Oscar López has his sights set on the Casa Presidencial.
The 38-year-old legislator, who has been blind from birth, says he has the experience and the vision to confront many of the problems Costa Rica faces today, listing the financial crisis, poverty and crime as three.
“I am quite sure that Costa Rica is ready to be governed by someone who has learned to see life through the eyes of the soul,” said López, who will run with the Accessibility without Exclusion Party (PASE), which he helped create.
Diagnosed with retinitis pigmentosa at birth, López has faced a constant struggle to improve the lives of family, friends and fellow citizens. He lived with his grandparents, uncles, parents and five siblings, growing up in a dirt-floored and rusty-roofed home in San José torn by poverty and alcoholism.
With his father’s encouraging words “to swim against the current,” he achieved a bachelor’s degree and continued on to study law.
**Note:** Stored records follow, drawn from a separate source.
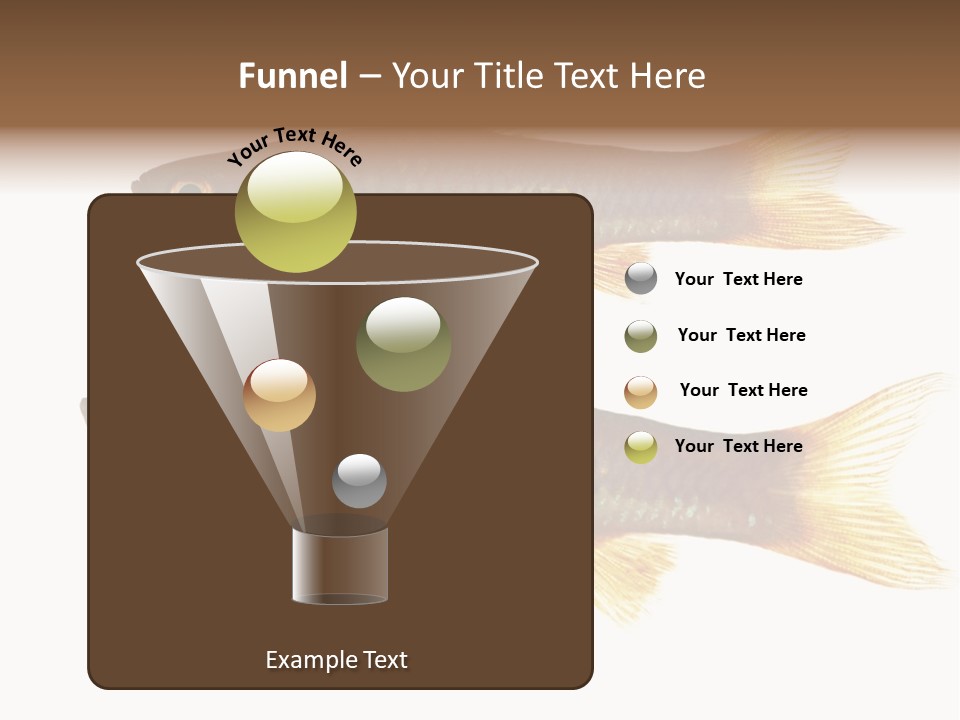 Funnel – Your Title Text Here

Your Text Here

Your Text Here

Your Text Here

Your Text Here

Your Text Here

Example Text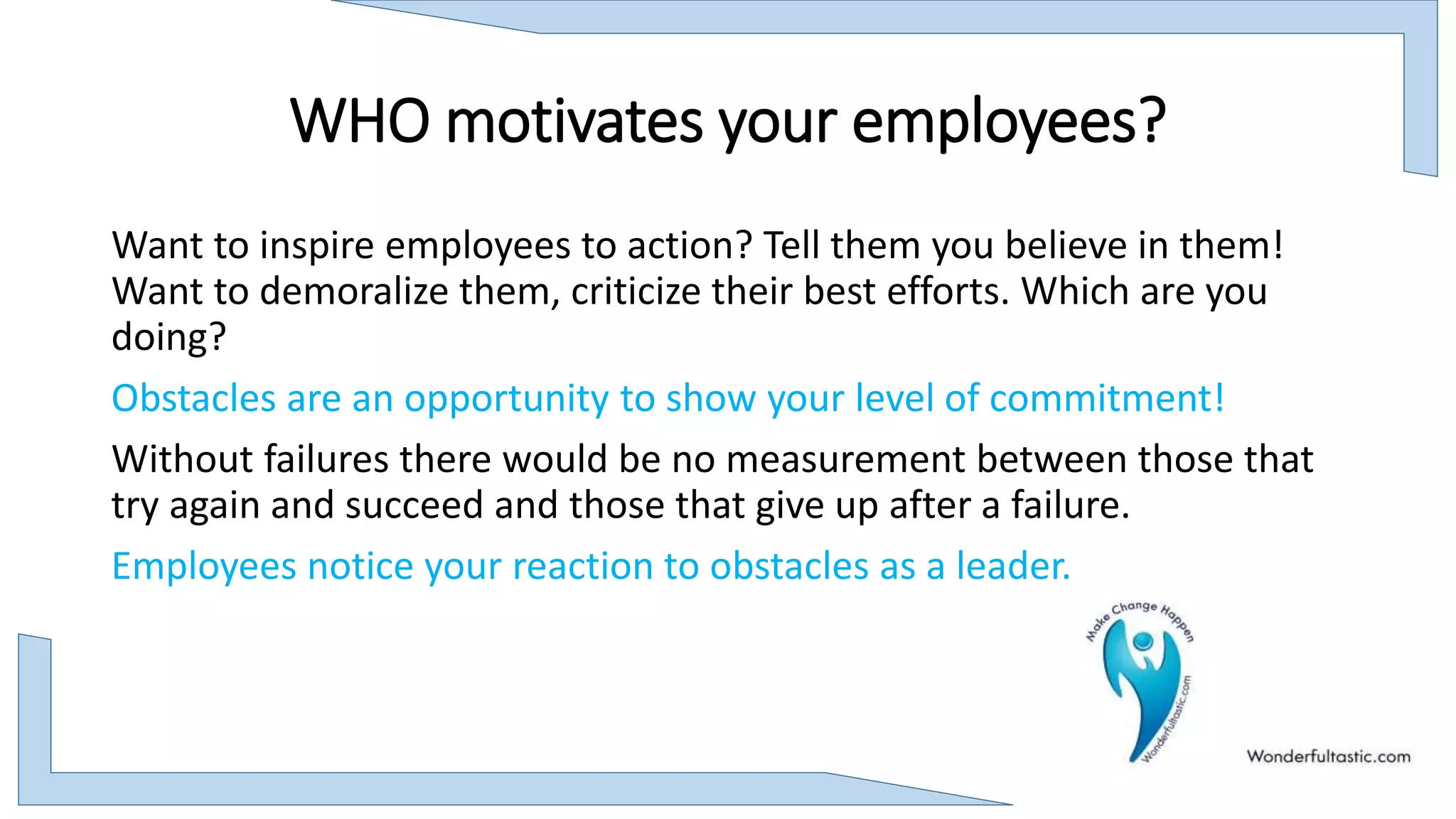 WHO motivates your employees?

Want to inspire employees to action? Tell them you believe in them! Want to demoralize them, criticize their best efforts. Which are you doing?

Obstacles are an opportunity to show your level of commitment!

Without failures there would be no measurement between those that try again and succeed and those that give up after a failure.

Employees notice your reaction to obstacles as a leader.

Make Change Happen

Wonderfultastic.com

Wonderfultastic.com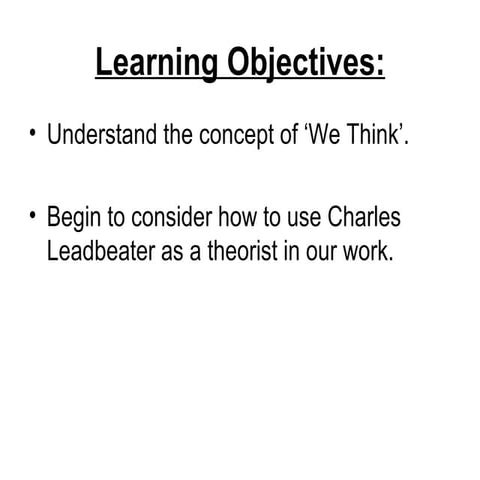 Learning Objectives:

• Understand the concept of ‘We Think’.

• Begin to consider how to use Charles Leadbeater as a theorist in our work.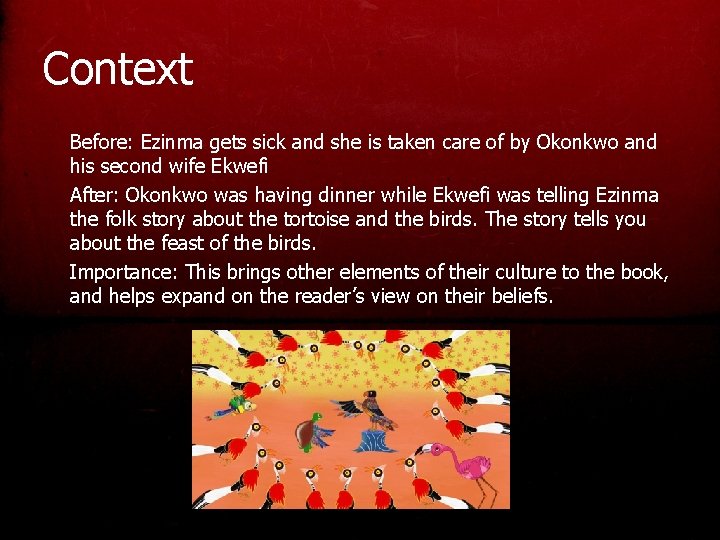 Context

Before: Ezinma gets sick and she is taken care of by Okonkwo and his second wife Ekwefi

After: Okonkwo was having dinner while Ekwefi was telling Ezinma the folk story about the tortoise and the birds. The story tells you about the feast of the birds.

Importance: This brings other elements of their culture to the book, and helps expand on the reader's view on their beliefs.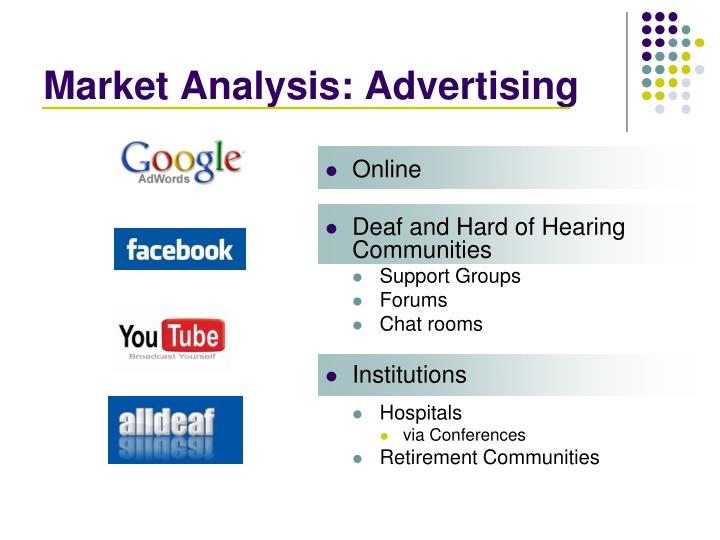 Market Analysis: Advertising

Google AdWords

facebook

YouTube Broadcast Yourself

alldeaf

- Online
- Deaf and Hard of Hearing Communities
  - Support Groups
  - Forums
  - Chat rooms
- Institutions
  - Hospitals
    - via Conferences
  - Retirement Communities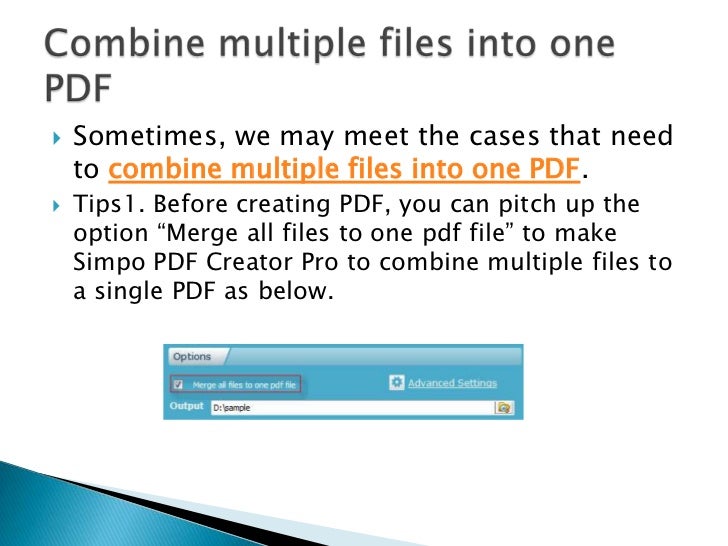 Combine multiple files into one PDF

Sometimes, we may meet the cases that need to combine multiple files into one PDF.

Tips1. Before creating PDF, you can pitch up the option “Merge all files to one pdf file” to make Simpo PDF Creator Pro to combine multiple files to a single PDF as below.

Options

Merge all files to one pdf file

Advanced Settings

Output D:\sample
He became president of the National Foundation for the Blind and was the country’s representative to a United Nations Development Program commission, tasked with protecting the rights of the disabled.
He was elected to the Legislative Assembly in 2006 and came with the direct mission to defend the disabled, the elderly and the disadvantaged. Now, he is the first blind man to run for the country’s highest office.
In the 2010 election, López faces Liberation Party candidate Laura Chinchilla (who also hopes to give Costa Rica a first in the election of a female president), Citizen Action Party candidate Ottón Solís and Rafael Angel Calderón with the Unity Party, among others.